Glenn Thrush, NYT's Newest 'Hack' for Democrats, Lectures Trump on 'Intimidation and Bluster'

January 7th, 2017 8:15 PM

Journalist Glenn Thrush, who recently took his Democratic partisanship from Politico to the New York Times, filed “Trump Finds That Attack-Dog Strategy Has Its Limits” for Saturday’s New York edition. The news media was not at all happy with Donald Trump Twitter mockery of liberal Democratic Sen. Charles Schumer, and Thrush piled on Trump.

Thrush is a self-described “hack” for the failed Clinton campaign, as shown by the trove of emails from the WikiLeaks project, including one to campaign chairman John Podesta inviting him to fact-check a story before publication.
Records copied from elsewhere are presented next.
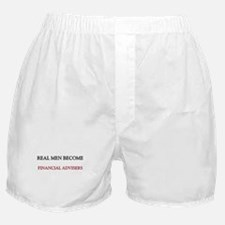 Real Men Become Financial Advisers Boxer Shorts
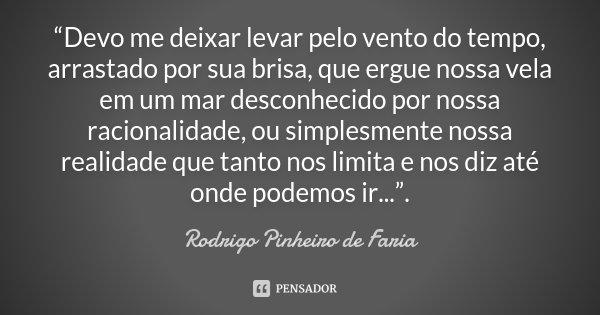 """""""Devo me deixar levar pelo vento do tempo, arrastado por sua brisa, que ergue nossa vela em um mar desconhecido por nossa racionalidade, ou simplesmente nossa r... Frase de Rodrigo Pinheiro de Faria."""
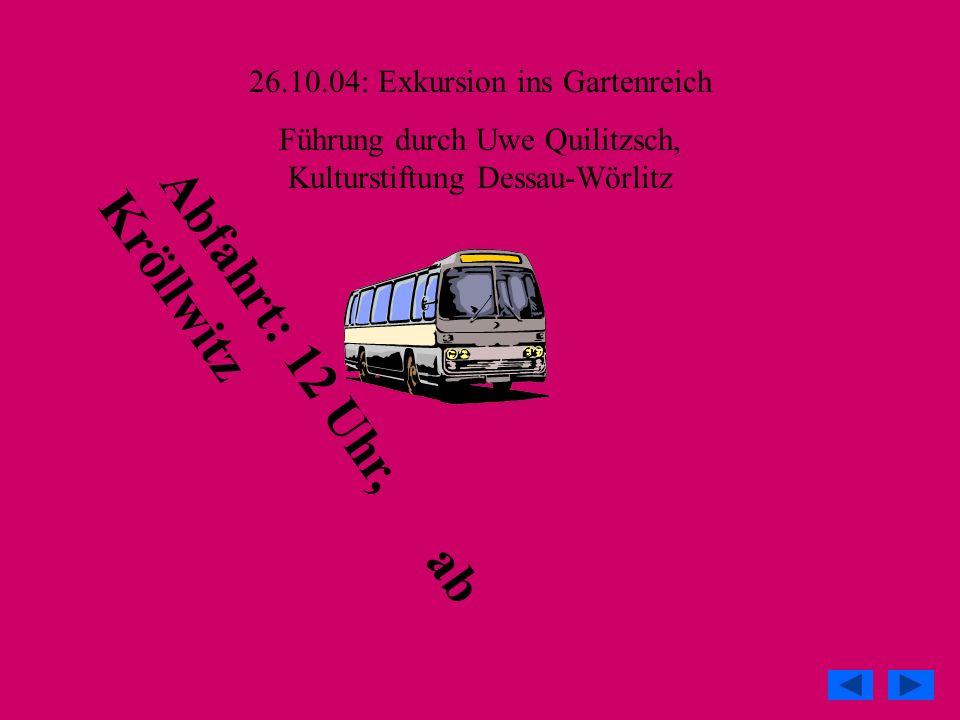 26.10.04: Exkursion ins Gartenreich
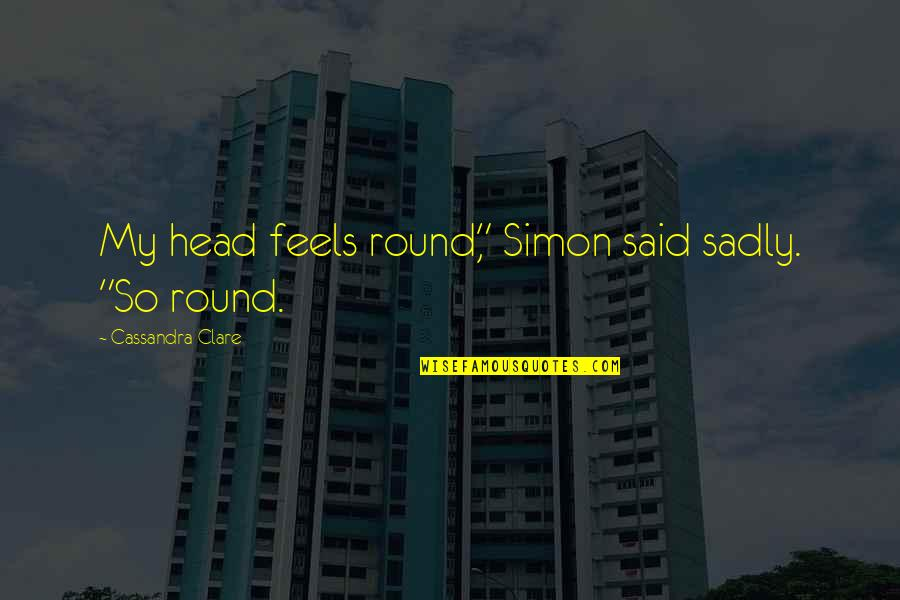 """Cullions Quotes By Cassandra Clare: My head feels round,"""" Simon said sadly. """"So"""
He also has a history of sensitivity to insults to Democrats -- don’t dare call (failed) Texas gubernatorial candidate Wendy Davis “abortion Barbie”! -- which may help explain the self-satisfied tone here, lecturing Trump on how to respond to accusations of Russian meddling and how to treat his Democratic opponents.

As a political underdog and now as president-elect, Donald J. Trump has employed the same brutal but effective go-to move when he’s tweeted or talked himself into an impasse:

Attack the attacker.

That aggressiveness served him well in the presidential campaign, and allowed him to muscle through scandals and self-inflicted management mistakes that would have scuttled a lesser politician. But Mr. Trump’s postelection effort to minimize intelligence assessments about Russia’s actions came to an abrupt end Friday after a detailed classified briefing from the nation’s top intelligence officials at Trump Tower and the release of an unclassified report concluding that the Russian president, Vladimir V. Putin, had a “clear preference” for Mr. Trump.

By the end of the day, it was clear that the strategy of intimidation and bluster that served Mr. Trump so well in the presidential campaign would not prove nearly as effective in Washington. Here was a reminder, should Mr. Trump heed it, that a president’s critics, especially the lords of Washington’s national security establishment, can’t always be cowed by a flash-grenade tweet or a withering quip about the possibility that a “400-lb. hacker” might have breached Democratic servers.


Senator Chuck Schumer, the New York Democrat who has a good working relationship with Mr. Trump, warned him recently that it was “really dumb” to take on the intelligence services. He followed up with a warning on Wednesday that the president-elect needed “to calm down” his Twitter usage.


In the weeks leading up to the release of the report, the president-elect repeatedly cast doubt on an emerging consensus among intelligence officials, outside analysts and legislators from both parties that Mr. Putin had attempted to interfere with the election. As recently as Tuesday, Mr. Trump mused on Twitter that his classified briefing may have been postponed to cook the results. “The ‘Intelligence’ briefing on so-called ‘Russian hacking’ was delayed until Friday, perhaps more time needed to build a case. Very strange!”


By Friday morning, he was still defiant, but there was a substantial, if subtle, shift in tone, reflecting Mr. Trump’s penchant for masking a change in tune by keeping the volume at full blast. He began pushing blame from the national security establishment to a pair of his favorite political chew toys -- Democrats and the news media.

There was some Strange New Respect in display for Republican Sen. John McCain, whom the paper reviled during his 2008 campaign against Barack Obama.

“McCain just got elected to a new six-year-term,” said Mr. Weaver, a longtime adviser of McCain. “He’s not going to let anyone attack people who protect the country’s interests, and he’s got nothing to lose.”